Critical illness myopathy (CIM) is common and affects women more often than men (4:1), with the lower extremities more often affected than upper limbs in a symmetric limb–girdle pattern. The respiratory muscles are also involved. The most common form is a combination of CIM and critical illness polyneuropathy (CIP).
Prevention and treatment of CIM depend on early mobilization; minimization of sedation, paralytics and steroids; and blood glucose control. Diaphragmatic weakness and atrophy correlate with the duration of mechanical ventilation, so extubation should occur as soon as possible. About 28% of patients with CIM do not recover independent walking or spontaneous ventilation, especially when CIP is also present.
Other neuromuscular complications of COVID-19 include:
- Guillain–Barré syndrome (onset 5–10 days after COVID-19 symptoms) and Miller–Fisher syndrome (onset 3–5 days after)
- Metabolic myopathies (e.g., hypokalemia-induced myopathy in patients with severe diarrhea)
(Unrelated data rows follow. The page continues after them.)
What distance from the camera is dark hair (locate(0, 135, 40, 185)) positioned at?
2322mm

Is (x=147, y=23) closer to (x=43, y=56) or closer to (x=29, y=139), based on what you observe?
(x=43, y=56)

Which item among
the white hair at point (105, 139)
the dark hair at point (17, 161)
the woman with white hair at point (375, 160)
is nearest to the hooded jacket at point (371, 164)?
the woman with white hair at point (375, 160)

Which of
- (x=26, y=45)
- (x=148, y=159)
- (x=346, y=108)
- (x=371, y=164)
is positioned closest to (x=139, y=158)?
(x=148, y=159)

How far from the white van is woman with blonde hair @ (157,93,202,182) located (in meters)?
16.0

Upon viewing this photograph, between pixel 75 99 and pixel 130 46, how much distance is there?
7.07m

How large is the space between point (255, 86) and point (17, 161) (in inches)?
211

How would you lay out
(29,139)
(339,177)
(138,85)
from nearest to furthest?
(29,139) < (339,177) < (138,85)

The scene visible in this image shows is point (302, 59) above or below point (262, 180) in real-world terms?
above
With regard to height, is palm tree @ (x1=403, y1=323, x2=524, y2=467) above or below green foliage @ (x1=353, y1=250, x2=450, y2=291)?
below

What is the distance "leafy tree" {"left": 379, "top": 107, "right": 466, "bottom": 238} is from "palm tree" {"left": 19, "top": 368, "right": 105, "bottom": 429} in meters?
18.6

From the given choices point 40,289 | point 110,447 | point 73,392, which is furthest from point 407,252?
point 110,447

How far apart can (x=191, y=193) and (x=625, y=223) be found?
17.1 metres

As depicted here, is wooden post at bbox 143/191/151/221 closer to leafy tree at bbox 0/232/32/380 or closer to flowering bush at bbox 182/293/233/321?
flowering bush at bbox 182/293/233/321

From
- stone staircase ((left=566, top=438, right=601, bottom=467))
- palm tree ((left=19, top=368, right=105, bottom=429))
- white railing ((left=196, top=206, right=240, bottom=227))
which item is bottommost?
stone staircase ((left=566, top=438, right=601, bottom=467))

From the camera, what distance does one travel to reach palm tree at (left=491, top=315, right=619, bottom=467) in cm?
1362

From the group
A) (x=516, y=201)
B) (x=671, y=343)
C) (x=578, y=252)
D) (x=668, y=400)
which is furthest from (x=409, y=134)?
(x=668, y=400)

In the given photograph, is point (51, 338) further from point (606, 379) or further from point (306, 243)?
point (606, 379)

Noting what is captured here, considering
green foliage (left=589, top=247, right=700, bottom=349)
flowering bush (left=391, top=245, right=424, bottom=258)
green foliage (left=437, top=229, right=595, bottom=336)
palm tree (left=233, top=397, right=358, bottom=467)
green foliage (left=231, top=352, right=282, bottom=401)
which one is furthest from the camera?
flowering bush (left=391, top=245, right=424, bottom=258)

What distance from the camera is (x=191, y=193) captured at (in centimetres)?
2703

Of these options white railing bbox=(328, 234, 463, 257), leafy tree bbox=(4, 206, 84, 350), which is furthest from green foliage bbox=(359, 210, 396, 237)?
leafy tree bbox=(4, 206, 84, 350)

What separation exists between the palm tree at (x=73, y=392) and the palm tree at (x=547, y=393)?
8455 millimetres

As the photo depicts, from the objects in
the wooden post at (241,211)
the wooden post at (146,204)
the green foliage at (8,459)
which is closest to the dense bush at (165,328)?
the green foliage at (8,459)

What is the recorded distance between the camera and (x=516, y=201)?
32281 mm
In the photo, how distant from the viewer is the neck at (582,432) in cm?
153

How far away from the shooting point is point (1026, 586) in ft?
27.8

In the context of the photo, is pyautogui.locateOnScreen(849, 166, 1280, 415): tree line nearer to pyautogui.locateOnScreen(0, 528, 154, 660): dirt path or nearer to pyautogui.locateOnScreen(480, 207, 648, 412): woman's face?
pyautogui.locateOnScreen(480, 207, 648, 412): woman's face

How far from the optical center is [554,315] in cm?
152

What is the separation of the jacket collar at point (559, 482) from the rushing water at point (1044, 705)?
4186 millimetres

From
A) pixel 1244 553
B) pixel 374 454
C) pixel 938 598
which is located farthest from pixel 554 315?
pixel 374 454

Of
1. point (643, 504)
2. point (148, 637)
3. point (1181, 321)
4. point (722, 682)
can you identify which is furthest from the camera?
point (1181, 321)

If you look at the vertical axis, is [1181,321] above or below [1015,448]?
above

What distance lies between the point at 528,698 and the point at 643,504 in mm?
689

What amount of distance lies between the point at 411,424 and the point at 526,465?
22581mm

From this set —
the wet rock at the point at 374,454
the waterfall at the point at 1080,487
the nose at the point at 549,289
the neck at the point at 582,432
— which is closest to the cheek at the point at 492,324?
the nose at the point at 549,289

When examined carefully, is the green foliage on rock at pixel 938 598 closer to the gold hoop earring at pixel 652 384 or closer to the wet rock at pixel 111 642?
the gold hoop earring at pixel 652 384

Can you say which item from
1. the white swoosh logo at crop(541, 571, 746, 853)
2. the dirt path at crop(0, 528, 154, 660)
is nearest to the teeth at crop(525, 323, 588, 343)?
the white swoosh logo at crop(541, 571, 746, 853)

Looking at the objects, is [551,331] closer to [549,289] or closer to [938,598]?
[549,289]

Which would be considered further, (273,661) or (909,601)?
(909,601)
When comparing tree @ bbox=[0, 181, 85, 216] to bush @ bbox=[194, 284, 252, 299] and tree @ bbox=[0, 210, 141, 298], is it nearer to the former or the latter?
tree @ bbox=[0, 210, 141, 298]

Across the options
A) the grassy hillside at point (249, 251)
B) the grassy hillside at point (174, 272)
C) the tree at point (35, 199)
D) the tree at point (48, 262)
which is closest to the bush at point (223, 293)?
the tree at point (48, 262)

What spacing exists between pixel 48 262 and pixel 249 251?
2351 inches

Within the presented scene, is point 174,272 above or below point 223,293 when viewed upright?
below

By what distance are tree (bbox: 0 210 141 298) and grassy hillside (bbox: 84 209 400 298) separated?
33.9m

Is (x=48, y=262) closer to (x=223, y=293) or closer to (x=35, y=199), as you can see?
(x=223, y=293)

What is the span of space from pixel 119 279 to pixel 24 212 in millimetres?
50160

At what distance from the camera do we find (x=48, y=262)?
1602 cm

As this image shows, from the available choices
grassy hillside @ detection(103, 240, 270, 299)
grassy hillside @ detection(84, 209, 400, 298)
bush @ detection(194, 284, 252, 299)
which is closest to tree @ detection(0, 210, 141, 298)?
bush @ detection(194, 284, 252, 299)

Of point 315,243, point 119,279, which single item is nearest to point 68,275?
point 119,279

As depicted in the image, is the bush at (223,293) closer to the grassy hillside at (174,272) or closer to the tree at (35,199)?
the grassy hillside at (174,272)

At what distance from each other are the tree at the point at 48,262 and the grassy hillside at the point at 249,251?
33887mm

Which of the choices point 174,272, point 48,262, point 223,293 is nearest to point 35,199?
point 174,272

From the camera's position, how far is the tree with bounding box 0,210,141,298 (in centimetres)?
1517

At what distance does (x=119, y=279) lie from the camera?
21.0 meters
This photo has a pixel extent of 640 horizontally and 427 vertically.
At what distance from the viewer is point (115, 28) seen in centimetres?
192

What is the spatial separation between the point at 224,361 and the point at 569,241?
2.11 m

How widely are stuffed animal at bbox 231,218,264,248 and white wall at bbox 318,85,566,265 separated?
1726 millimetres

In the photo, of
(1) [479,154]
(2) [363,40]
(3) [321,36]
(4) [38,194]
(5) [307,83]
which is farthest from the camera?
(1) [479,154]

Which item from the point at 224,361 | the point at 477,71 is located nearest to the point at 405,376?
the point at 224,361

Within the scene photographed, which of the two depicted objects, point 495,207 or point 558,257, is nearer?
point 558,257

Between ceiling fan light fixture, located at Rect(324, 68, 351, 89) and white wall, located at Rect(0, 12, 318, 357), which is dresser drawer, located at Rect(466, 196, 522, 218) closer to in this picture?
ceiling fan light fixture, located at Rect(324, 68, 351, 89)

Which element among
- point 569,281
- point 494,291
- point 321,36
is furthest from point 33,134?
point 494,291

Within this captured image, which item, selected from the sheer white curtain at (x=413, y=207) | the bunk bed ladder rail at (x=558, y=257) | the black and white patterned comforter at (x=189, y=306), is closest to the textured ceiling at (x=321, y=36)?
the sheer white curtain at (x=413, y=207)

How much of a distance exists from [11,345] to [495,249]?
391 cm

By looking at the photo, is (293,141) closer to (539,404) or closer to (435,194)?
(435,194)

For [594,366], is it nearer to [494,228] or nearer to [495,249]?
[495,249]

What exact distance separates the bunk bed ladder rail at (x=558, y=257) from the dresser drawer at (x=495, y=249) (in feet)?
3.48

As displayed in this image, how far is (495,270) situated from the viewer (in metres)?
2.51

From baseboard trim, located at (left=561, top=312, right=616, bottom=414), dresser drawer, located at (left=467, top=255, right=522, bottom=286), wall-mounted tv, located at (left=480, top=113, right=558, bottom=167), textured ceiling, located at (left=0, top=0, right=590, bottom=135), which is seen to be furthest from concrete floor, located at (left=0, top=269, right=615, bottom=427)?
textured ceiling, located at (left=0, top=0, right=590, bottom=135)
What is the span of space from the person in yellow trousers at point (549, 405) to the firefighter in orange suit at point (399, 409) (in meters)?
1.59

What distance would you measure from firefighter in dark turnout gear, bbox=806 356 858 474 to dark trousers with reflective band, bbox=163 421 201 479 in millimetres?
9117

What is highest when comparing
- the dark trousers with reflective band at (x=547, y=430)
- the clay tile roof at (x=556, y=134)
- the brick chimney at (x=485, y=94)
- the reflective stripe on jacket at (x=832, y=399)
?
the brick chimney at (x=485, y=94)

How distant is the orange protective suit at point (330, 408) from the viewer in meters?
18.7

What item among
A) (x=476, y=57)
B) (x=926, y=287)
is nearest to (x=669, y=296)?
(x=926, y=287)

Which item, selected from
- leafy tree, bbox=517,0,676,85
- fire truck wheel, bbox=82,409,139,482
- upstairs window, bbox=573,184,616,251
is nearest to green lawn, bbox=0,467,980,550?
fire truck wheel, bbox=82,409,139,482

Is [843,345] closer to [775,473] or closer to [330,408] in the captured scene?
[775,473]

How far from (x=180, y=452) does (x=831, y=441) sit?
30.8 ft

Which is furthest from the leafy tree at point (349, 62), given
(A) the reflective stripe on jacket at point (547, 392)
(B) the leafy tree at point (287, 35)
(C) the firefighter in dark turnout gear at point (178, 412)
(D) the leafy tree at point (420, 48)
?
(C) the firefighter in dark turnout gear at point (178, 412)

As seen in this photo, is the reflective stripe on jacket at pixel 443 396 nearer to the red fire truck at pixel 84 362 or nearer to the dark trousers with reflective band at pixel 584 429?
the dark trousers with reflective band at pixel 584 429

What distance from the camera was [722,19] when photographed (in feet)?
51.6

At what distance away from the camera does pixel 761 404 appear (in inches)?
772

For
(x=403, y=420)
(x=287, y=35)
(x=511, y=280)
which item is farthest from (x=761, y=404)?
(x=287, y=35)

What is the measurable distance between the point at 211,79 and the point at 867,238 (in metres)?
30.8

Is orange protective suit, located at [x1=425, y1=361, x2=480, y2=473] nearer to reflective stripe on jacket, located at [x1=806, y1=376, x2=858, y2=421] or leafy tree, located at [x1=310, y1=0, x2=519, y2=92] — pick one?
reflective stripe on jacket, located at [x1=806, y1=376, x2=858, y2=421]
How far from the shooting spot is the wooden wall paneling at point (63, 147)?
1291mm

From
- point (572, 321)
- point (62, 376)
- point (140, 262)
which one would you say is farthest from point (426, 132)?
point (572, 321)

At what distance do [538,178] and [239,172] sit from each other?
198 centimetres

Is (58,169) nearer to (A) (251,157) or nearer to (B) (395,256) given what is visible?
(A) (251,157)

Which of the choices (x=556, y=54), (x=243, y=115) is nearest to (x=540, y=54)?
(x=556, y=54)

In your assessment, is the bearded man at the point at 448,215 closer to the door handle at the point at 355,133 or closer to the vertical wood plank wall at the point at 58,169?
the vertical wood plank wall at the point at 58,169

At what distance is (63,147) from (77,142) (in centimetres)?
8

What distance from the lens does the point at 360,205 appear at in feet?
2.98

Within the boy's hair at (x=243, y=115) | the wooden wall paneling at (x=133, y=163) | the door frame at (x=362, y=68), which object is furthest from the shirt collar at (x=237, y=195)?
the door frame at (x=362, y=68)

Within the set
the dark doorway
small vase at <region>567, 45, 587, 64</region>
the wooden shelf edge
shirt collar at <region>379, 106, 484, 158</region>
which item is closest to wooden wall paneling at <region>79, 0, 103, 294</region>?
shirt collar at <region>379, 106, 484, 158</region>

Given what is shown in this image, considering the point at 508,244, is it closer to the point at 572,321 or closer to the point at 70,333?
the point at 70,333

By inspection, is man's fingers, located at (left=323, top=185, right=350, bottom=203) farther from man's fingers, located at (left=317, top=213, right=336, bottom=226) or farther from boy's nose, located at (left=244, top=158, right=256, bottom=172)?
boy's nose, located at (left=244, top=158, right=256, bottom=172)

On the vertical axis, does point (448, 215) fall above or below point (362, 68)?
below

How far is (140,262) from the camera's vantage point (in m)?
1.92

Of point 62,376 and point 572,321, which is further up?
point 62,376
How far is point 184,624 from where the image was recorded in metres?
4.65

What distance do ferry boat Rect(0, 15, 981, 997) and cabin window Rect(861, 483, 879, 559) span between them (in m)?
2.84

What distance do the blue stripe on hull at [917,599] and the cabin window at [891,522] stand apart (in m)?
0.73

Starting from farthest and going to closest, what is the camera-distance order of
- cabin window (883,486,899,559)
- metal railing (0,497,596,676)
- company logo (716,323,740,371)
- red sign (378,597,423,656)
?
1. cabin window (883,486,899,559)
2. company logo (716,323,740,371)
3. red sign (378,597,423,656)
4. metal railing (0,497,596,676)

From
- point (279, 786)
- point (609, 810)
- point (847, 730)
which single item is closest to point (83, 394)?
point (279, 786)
- Drug-related myopathies (e.g., acute steroid-induced myopathy; azithromycin + statin increases the risk of rhabdomyolysis; chronic use of hydroxychloroquine can cause myopathy)
Building on Dr. Mukerji's presentation, Dr. Westover explained Mass General's efforts to develop artificial intelligence to predict which COVID-19 patients are:
- At risk of admission
- At risk of ICU admission/intubation or death
- Safe to discharge home
- At risk of persistent neurologic complications
The goal is to deliver these results daily with different event horizons (risks within the next few hours, the next three days, etc.) The computer algorithms will be retrained regularly.
Dozens of faculty across multiple departments are consulting on the project and providing demographics, vital signs, lab values, ICD codes, chest radiographs, ECG reports and narrative notes. Already a deep neural network does as well as a radiologist at evaluating the severity of pneumonia on radiographs, and it can also predict fairly well who will be intubated.
The group is in the process of creating a secure website where frontline clinicians can see the predictions. The data will also be made available to researchers.